**What you should do**: Return the material word for word. Do not include the pictures.

**Extracted material**:
#####
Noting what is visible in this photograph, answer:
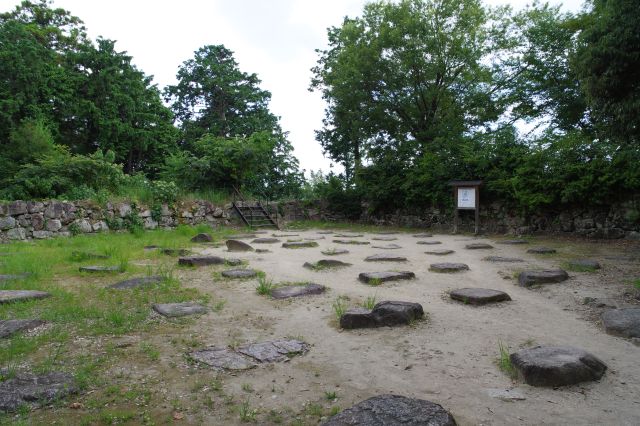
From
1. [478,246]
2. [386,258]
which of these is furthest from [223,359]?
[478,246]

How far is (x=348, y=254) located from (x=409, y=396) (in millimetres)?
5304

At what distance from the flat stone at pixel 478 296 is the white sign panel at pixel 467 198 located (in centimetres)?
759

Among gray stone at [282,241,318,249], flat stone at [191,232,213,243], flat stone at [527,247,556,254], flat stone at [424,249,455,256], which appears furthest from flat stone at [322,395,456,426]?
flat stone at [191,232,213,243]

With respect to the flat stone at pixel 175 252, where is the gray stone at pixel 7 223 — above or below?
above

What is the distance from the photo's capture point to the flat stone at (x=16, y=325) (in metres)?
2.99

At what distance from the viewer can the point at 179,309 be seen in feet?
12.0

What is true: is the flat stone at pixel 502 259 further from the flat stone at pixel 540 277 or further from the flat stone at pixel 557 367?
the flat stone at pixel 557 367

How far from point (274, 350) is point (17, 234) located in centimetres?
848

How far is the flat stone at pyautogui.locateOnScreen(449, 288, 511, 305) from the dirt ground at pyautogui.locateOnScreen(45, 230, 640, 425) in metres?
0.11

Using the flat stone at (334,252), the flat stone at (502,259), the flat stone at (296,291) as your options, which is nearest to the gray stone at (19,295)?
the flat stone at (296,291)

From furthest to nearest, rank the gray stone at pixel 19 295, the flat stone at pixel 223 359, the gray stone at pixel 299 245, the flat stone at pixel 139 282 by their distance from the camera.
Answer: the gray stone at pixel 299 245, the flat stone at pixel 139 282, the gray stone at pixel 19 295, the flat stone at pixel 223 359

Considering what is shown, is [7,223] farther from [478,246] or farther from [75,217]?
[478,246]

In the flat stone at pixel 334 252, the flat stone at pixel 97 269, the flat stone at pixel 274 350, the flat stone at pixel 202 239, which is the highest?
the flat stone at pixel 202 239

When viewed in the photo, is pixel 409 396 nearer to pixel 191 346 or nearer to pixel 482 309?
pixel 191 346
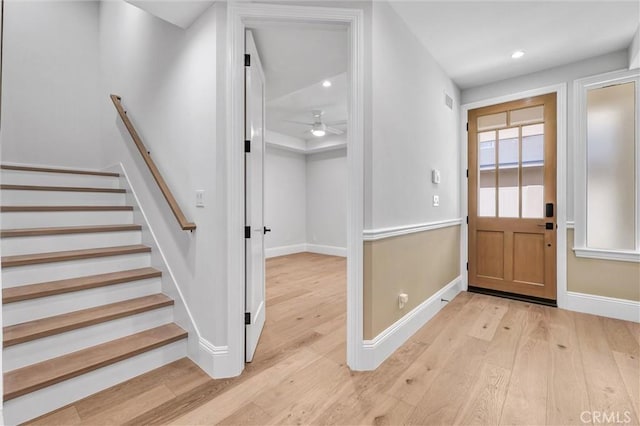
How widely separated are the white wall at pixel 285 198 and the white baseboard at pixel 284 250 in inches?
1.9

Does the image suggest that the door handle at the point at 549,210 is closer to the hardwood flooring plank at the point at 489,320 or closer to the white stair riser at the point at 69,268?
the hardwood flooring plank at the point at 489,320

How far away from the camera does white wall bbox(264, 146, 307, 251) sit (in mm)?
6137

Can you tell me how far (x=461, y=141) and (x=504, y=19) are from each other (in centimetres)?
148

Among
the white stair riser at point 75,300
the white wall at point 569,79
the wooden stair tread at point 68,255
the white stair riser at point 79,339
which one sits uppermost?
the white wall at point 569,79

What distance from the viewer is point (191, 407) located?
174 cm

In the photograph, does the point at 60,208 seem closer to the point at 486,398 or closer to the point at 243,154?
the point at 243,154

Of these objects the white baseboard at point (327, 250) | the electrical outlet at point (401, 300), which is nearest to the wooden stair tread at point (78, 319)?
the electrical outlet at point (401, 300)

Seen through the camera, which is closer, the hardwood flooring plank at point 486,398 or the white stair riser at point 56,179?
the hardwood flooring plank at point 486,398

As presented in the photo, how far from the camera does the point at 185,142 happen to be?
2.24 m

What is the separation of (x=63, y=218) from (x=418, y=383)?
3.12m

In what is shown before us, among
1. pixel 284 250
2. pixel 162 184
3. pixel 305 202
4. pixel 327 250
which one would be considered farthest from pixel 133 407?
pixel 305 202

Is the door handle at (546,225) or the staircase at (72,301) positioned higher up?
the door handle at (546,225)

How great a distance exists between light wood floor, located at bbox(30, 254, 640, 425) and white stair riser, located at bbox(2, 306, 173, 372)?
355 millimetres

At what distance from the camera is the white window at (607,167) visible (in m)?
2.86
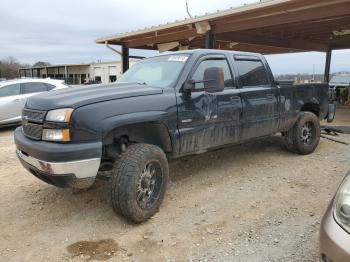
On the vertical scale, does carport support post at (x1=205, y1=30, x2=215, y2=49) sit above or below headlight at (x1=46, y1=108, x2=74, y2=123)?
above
#####
**The result**:
Noting what is visible in this photograph, answer:
From
1. [478,246]
2. [386,258]
which of these is furthest from [223,359]?
[478,246]

How far is (x=348, y=254) located from (x=409, y=396) (in millimetres)?
5304

At what distance from the flat stone at pixel 478 296 is the white sign panel at pixel 467 198 located (in centimetres)?
759

Among gray stone at [282,241,318,249], flat stone at [191,232,213,243], flat stone at [527,247,556,254], flat stone at [424,249,455,256], which appears furthest from flat stone at [322,395,456,426]?
flat stone at [191,232,213,243]

With respect to the flat stone at pixel 175 252, where is the gray stone at pixel 7 223 — above or below?
above

What is the distance from the photo's capture point to the flat stone at (x=16, y=325) (in metres)?
2.99

At what distance from the viewer can the point at 179,309 be seen in feet?
12.0

What is true: is the flat stone at pixel 502 259 further from the flat stone at pixel 540 277 or further from the flat stone at pixel 557 367?
the flat stone at pixel 557 367

How far from point (274, 350) is point (17, 234) located in centimetres?
848

How far is the flat stone at pyautogui.locateOnScreen(449, 288, 511, 305) from the dirt ground at pyautogui.locateOnScreen(45, 230, 640, 425) in metres?
0.11

Using the flat stone at (334,252), the flat stone at (502,259), the flat stone at (296,291) as your options, which is nearest to the gray stone at (19,295)?
the flat stone at (296,291)

From furthest to nearest, rank the gray stone at pixel 19 295, the flat stone at pixel 223 359, the gray stone at pixel 299 245, the flat stone at pixel 139 282 by their distance from the camera.
Answer: the gray stone at pixel 299 245, the flat stone at pixel 139 282, the gray stone at pixel 19 295, the flat stone at pixel 223 359

Considering what is shown, is [7,223] farther from [478,246] or farther from [75,217]?
[478,246]

In the flat stone at pixel 334 252, the flat stone at pixel 97 269, the flat stone at pixel 274 350, the flat stone at pixel 202 239, which is the highest?
the flat stone at pixel 202 239

When viewed in the photo, is pixel 409 396 nearer to pixel 191 346 or nearer to pixel 482 309?
pixel 191 346
How widely separated are the white wall at pixel 285 198 and the white baseboard at pixel 284 250 in inches?
1.9

Does the image suggest that the door handle at the point at 549,210 is closer to the hardwood flooring plank at the point at 489,320 or closer to the white stair riser at the point at 69,268?
the hardwood flooring plank at the point at 489,320

How far away from the camera does white wall bbox(264, 146, 307, 251) sit (in mm)?
6137

Can you tell me how far (x=461, y=141) and (x=504, y=19) are from each other (in centimetres)?
148

Among
the white stair riser at point 75,300
the white wall at point 569,79
the wooden stair tread at point 68,255
the white stair riser at point 79,339
which one sits uppermost?
the white wall at point 569,79

What distance from the viewer is point (191, 407) located?
174 cm

In the photograph, does the point at 60,208 seem closer to the point at 486,398 or closer to the point at 243,154?
the point at 243,154

Of these objects the white baseboard at point (327, 250) | the electrical outlet at point (401, 300), which is nearest to the wooden stair tread at point (78, 319)?
the electrical outlet at point (401, 300)

Seen through the camera, which is closer, the hardwood flooring plank at point 486,398 or the white stair riser at point 56,179?
the hardwood flooring plank at point 486,398

As presented in the photo, how far from the camera does the point at 185,142 happen to be?
2.24 m

What is the separation of (x=63, y=218) from (x=418, y=383)?
3.12m

In what is shown before us, among
1. pixel 284 250
2. pixel 162 184
3. pixel 305 202
4. pixel 327 250
which one would be considered farthest from pixel 133 407?
pixel 305 202

Is the door handle at (546,225) or the staircase at (72,301) positioned higher up?
the door handle at (546,225)

How great a distance exists between light wood floor, located at bbox(30, 254, 640, 425) and white stair riser, located at bbox(2, 306, 173, 372)?
355 millimetres

At what distance from the camera is the white window at (607,167) visible (in m)?
2.86
On the vertical scale, does carport support post at (x1=205, y1=30, x2=215, y2=49) sit above or below headlight at (x1=46, y1=108, x2=74, y2=123)?
above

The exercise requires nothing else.